— BEGIN Extracted records —
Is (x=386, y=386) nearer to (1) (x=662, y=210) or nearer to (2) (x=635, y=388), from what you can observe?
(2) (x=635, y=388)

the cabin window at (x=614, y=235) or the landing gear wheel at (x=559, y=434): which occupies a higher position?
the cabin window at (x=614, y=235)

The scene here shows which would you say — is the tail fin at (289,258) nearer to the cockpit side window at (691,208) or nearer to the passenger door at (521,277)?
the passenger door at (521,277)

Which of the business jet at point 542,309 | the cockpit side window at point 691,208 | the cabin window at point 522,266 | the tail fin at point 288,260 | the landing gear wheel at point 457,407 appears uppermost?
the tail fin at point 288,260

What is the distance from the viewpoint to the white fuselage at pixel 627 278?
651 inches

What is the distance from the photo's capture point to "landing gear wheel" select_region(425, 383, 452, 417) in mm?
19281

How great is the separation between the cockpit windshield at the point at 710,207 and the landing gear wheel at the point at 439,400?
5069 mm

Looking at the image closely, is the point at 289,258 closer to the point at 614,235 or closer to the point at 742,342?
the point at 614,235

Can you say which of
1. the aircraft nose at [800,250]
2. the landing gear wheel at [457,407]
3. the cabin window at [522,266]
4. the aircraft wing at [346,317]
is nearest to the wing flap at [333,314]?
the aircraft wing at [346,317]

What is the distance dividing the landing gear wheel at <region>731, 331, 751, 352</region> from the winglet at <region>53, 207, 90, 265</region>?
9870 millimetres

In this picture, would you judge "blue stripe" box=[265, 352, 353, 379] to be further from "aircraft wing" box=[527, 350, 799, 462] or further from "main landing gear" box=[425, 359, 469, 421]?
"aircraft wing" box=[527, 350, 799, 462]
— END Extracted records —
— BEGIN Extracted records —
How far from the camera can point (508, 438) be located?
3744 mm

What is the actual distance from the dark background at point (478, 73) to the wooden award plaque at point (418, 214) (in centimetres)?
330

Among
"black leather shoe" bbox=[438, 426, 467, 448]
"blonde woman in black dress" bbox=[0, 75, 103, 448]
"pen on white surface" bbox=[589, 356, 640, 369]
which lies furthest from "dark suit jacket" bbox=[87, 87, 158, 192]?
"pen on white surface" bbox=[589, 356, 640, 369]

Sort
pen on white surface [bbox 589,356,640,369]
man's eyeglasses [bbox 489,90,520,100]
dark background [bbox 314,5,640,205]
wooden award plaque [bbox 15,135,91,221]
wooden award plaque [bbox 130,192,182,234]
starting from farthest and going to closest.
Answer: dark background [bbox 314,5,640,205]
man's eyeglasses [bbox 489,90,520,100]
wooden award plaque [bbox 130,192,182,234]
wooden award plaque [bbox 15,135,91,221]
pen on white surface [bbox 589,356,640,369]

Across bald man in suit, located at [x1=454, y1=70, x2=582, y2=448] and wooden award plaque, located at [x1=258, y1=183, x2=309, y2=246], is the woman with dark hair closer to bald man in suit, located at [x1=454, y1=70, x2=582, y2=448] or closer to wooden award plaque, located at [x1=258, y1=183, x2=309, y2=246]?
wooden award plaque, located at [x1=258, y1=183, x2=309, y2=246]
— END Extracted records —
| What this task involves |
Return each line of the items above that contains the word "nearer". Case matters.

| Task answer |
Is (x=386, y=386) nearer to (1) (x=662, y=210) or nearer to (2) (x=635, y=388), from what you can observe?
The scene here shows which would you say — is the tail fin at (289,258) nearer to the cockpit side window at (691,208) or nearer to the passenger door at (521,277)?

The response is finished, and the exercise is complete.